**EXERCISE INSTRUCTIONS:** Extract each line in the rows below that contains the word "black".

**DATA PROVIDED:**
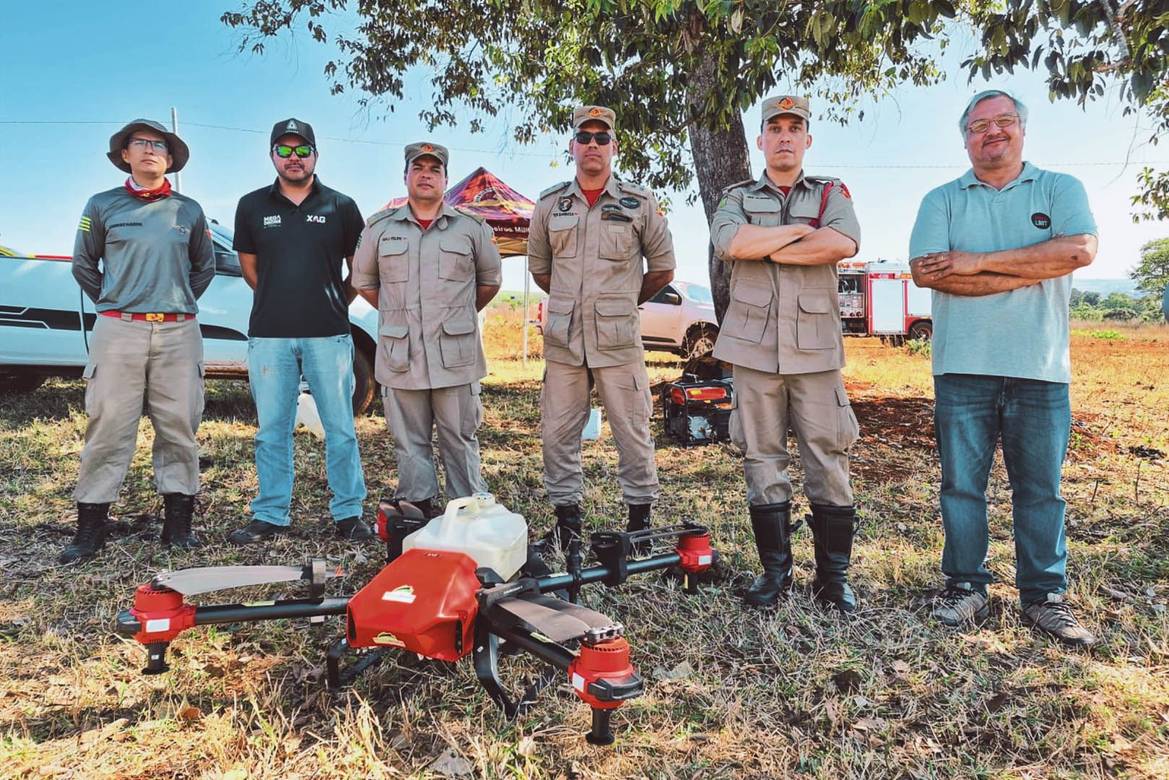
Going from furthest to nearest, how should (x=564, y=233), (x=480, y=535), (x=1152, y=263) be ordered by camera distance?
(x=1152, y=263)
(x=564, y=233)
(x=480, y=535)

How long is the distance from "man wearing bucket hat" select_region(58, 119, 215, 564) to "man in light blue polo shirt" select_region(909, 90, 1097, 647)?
3.34m

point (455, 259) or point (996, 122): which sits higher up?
point (996, 122)

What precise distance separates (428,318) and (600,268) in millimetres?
828

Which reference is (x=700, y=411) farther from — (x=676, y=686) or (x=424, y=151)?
(x=676, y=686)

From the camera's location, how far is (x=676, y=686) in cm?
237

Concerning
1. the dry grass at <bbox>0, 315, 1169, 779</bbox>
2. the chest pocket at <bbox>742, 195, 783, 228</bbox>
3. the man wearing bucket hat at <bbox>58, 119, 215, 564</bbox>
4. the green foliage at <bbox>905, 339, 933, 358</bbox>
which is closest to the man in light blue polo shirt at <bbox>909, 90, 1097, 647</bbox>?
the dry grass at <bbox>0, 315, 1169, 779</bbox>

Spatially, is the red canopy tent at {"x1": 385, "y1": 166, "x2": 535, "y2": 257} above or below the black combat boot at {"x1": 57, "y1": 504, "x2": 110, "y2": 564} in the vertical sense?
above

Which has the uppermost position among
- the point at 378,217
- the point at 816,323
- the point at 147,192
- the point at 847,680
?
the point at 147,192

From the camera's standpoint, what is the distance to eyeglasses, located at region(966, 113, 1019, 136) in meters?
2.75

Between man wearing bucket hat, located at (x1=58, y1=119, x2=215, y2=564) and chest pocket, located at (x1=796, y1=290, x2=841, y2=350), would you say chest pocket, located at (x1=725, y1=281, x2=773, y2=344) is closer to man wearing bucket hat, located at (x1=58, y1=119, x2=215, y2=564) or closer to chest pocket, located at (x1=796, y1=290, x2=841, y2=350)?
chest pocket, located at (x1=796, y1=290, x2=841, y2=350)

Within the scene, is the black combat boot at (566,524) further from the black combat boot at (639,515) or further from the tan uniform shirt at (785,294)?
the tan uniform shirt at (785,294)

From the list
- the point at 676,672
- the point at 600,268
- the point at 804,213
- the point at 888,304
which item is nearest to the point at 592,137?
the point at 600,268

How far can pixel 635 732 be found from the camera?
6.95 ft

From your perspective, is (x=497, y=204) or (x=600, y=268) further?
(x=497, y=204)
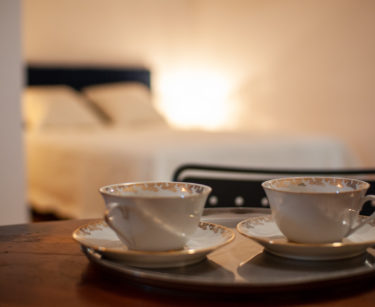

**FINISHED EXERCISE:**
Spatially, is the red canopy tent at {"x1": 385, "y1": 166, "x2": 535, "y2": 257} above or below the black combat boot at {"x1": 57, "y1": 504, "x2": 110, "y2": 564} in the vertical sense?
Within the scene, is the black combat boot at (566,524) further from the black combat boot at (639,515) or further from the tan uniform shirt at (785,294)?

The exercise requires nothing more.